• _TASK PROMPT_:
Please repeat, word for word, the passage of the Nimrod text from "Originally, Claremont intended" up to and including "Deluxe Edition #9.".

Originally, Claremont intended to use Captain Britain villain Fury, but Alan Moore had ownership of the Marvel UK character and the possibility of litigation caused Claremont to create the similar character of Nimrod instead.

Nimrod received an entry in The Official Handbook of the Marvel Universe Deluxe Edition #9.

==Fictional character biography==

Nimrod in Uncanny X-Men #194 (June 1985); art by John Romita Jr.

Nimrod is a mutant-hunting Sentinel from an alternative future and was created by the Sentinels ruling that timeline. Rachel Summers travels backwards in time to the present, but Nimrod follows. Although not capable of time travel by himself, he was transported back in time by Doctor Strange and Magik using their powers to change time to prevent Kulan Gath's occupation of New York. Nimrod saves the life of construction worker Jaime Rodriguez by killing a mugger, Gath's destined host, who would have otherwise killed Rodriguez. In gratitude, Rodriguez offers Nimrod a job and a home with his family, not realizing his true nature.

After gathering information about the timeline in which he finds himself, Nimrod eventually changes his prime directive from the extermination of all mutants, having determined that such widespread destruction is not necessary in this era, to only the extermination of mutants regarded as outlaws by the government, such as the X-Men.

Some time after this, Nimrod garners a reputation with the public of New York City as a heroic vigilante, assuming he is simply a man in powered armor. He also adopts the cover alias Nicholas Hunter, a more human personality as a construction worker.

While working on a construction site, Nimrod comes across a piece of the Sentinel Master Mold, who quickly takes over his body. The X-Men are initially hard pressed to defeat the reborn Mold, but Nimrod comes to their aid, claiming that he no longer views the X-Men or mutants as a threat. Nimrod asserts enough control over Mold to render it immobile, and even convinces it that it has become a mutant as well. Master Mold decides to self-destruct to fulfill its prime directive to exterminate mutants. The remains of Nimrod and Master Mold are pushed through the Siege Perilous, a mystical gateway that causes all who passed through it to be reborn with new bodies. The two Sentinels are merged into the being Bastion, who has no memory of his former existence.

William Stryker later finds Nimrod's damaged remains and uses his knowledge of the future to give him the appearance of precognition to his followers and to help plan an attack on the X-Men and other mutants. However, Nimrod alters his memories to facilitate his own escape, and Stryker is defeated.

• _LISTED RECORDS_:
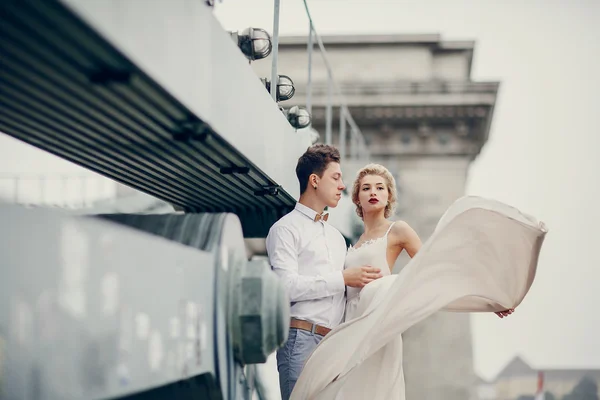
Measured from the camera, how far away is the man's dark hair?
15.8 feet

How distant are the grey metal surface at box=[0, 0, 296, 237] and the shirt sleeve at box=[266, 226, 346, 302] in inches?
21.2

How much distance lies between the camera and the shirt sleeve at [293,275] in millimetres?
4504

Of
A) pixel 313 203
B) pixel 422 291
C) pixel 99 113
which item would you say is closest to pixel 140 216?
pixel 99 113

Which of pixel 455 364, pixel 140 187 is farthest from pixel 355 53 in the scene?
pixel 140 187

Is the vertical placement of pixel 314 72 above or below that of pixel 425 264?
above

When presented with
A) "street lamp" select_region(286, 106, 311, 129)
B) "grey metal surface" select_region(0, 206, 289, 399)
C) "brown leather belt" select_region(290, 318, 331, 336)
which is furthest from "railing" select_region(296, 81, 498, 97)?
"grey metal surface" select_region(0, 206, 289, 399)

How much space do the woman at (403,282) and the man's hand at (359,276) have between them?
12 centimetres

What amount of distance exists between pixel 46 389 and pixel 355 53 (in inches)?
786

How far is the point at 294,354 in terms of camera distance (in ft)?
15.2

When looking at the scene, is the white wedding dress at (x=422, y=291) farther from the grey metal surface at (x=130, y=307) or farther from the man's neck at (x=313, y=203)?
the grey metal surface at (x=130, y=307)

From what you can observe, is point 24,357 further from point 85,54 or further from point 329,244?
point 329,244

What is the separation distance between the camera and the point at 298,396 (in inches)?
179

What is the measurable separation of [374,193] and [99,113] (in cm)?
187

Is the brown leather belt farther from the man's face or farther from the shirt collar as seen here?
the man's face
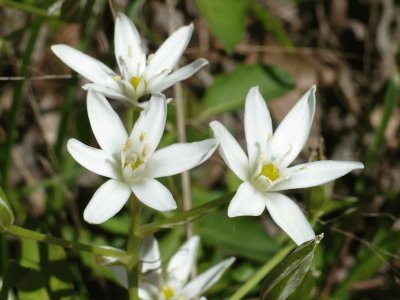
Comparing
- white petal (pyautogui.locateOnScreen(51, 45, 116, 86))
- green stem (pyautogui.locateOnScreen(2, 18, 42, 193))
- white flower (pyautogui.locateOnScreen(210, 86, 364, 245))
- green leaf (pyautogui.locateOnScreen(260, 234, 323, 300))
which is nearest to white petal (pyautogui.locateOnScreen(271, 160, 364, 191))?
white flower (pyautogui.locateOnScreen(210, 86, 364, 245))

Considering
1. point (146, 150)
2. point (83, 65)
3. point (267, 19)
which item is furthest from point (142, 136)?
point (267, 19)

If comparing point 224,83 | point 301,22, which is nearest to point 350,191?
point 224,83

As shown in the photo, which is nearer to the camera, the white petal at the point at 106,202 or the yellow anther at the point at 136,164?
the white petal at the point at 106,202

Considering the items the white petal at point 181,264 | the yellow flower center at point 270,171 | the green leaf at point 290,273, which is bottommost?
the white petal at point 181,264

• _WRITTEN ANSWER_:
Originally, Claremont intended to use Captain Britain villain Fury, but Alan Moore had ownership of the Marvel UK character and the possibility of litigation caused Claremont to create the similar character of Nimrod instead.

Nimrod received an entry in The Official Handbook of the Marvel Universe Deluxe Edition #9.